Rewrite every row below, replacing "bee" with "insect" and leaving everything else unchanged.

======

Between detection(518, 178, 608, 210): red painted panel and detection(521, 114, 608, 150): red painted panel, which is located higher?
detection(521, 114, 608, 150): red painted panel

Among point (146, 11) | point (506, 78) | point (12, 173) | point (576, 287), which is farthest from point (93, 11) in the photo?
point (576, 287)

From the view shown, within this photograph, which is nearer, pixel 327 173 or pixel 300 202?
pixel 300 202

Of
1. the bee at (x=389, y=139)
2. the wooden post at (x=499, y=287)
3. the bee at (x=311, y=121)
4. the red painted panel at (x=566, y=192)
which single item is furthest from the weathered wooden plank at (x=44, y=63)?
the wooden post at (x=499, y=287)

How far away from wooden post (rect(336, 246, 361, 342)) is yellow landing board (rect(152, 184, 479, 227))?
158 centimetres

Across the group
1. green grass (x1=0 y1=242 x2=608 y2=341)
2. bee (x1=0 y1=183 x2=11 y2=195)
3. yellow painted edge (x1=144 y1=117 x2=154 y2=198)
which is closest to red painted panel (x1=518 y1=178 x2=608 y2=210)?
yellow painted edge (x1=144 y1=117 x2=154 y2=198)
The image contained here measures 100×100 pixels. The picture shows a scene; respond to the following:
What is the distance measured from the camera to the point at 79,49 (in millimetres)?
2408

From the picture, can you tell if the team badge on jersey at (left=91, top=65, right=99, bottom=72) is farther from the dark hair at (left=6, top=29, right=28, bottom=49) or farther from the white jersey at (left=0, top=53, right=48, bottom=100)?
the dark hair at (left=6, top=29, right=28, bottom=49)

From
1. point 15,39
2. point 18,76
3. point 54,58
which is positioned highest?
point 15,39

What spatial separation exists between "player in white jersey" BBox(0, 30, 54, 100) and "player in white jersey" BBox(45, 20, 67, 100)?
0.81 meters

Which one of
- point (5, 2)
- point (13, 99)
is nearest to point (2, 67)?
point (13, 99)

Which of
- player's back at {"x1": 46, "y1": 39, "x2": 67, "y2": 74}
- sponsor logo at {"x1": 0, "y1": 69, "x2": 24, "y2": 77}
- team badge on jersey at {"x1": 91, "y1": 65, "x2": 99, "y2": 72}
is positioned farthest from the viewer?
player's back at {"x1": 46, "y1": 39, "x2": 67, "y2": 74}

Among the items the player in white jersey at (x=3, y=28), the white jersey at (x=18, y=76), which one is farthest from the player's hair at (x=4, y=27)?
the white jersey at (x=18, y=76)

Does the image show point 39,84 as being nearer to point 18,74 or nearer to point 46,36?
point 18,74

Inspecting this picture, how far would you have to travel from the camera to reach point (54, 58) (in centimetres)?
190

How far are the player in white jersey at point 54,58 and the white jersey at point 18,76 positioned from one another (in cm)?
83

======

RESULT:
Between detection(518, 178, 608, 210): red painted panel and detection(521, 114, 608, 150): red painted panel, which is located higher?
detection(521, 114, 608, 150): red painted panel

Among point (146, 11) | point (506, 78) | point (12, 173) | point (576, 287), which is farthest from point (93, 11) in the photo?
point (576, 287)

From the view shown, within this photograph, which is nearer, pixel 327 173 or pixel 300 202?
pixel 300 202

Of
1. the insect at (x=389, y=139)
2. the wooden post at (x=499, y=287)
3. the insect at (x=311, y=121)
4. the red painted panel at (x=566, y=192)
which single item is furthest from the weathered wooden plank at (x=44, y=63)?
the wooden post at (x=499, y=287)

How far away from wooden post (rect(336, 246, 361, 342)) is yellow landing board (rect(152, 184, 479, 227))?
158 centimetres

Across the group
1. green grass (x1=0 y1=242 x2=608 y2=341)
2. insect (x1=0 y1=183 x2=11 y2=195)
3. yellow painted edge (x1=144 y1=117 x2=154 y2=198)
which is closest to red painted panel (x1=518 y1=178 x2=608 y2=210)?
yellow painted edge (x1=144 y1=117 x2=154 y2=198)
The image contained here measures 100×100 pixels. The picture shows a scene; respond to the following:
What is the distance measured from the camera to the point at 79,49 (in millimetres)?
2408

From the picture, can you tell if the team badge on jersey at (left=91, top=65, right=99, bottom=72) is farther from the dark hair at (left=6, top=29, right=28, bottom=49) or farther from the white jersey at (left=0, top=53, right=48, bottom=100)?
the dark hair at (left=6, top=29, right=28, bottom=49)

From
1. point 15,39
2. point 18,76
3. point 54,58
which is positioned highest?
point 15,39

What spatial separation exists between "player in white jersey" BBox(0, 30, 54, 100) and "player in white jersey" BBox(45, 20, 67, 100)?
0.81 meters

Which one of
- point (5, 2)
- point (13, 99)
is nearest to point (2, 67)?
point (13, 99)

Which of
- player's back at {"x1": 46, "y1": 39, "x2": 67, "y2": 74}
- sponsor logo at {"x1": 0, "y1": 69, "x2": 24, "y2": 77}
- team badge on jersey at {"x1": 91, "y1": 65, "x2": 99, "y2": 72}
is positioned farthest from the viewer?
player's back at {"x1": 46, "y1": 39, "x2": 67, "y2": 74}

Among the items the player in white jersey at (x=3, y=28), the white jersey at (x=18, y=76), which one is farthest from the player's hair at (x=4, y=27)?
the white jersey at (x=18, y=76)

Does the image show point 39,84 as being nearer to point 18,74 or nearer to point 46,36?
point 18,74

Inspecting this picture, how far would you have to travel from the camera to reach point (54, 58) (in centimetres)?
190

How far are the player in white jersey at point 54,58 and the white jersey at point 18,76 positioned from one another (in cm)?
83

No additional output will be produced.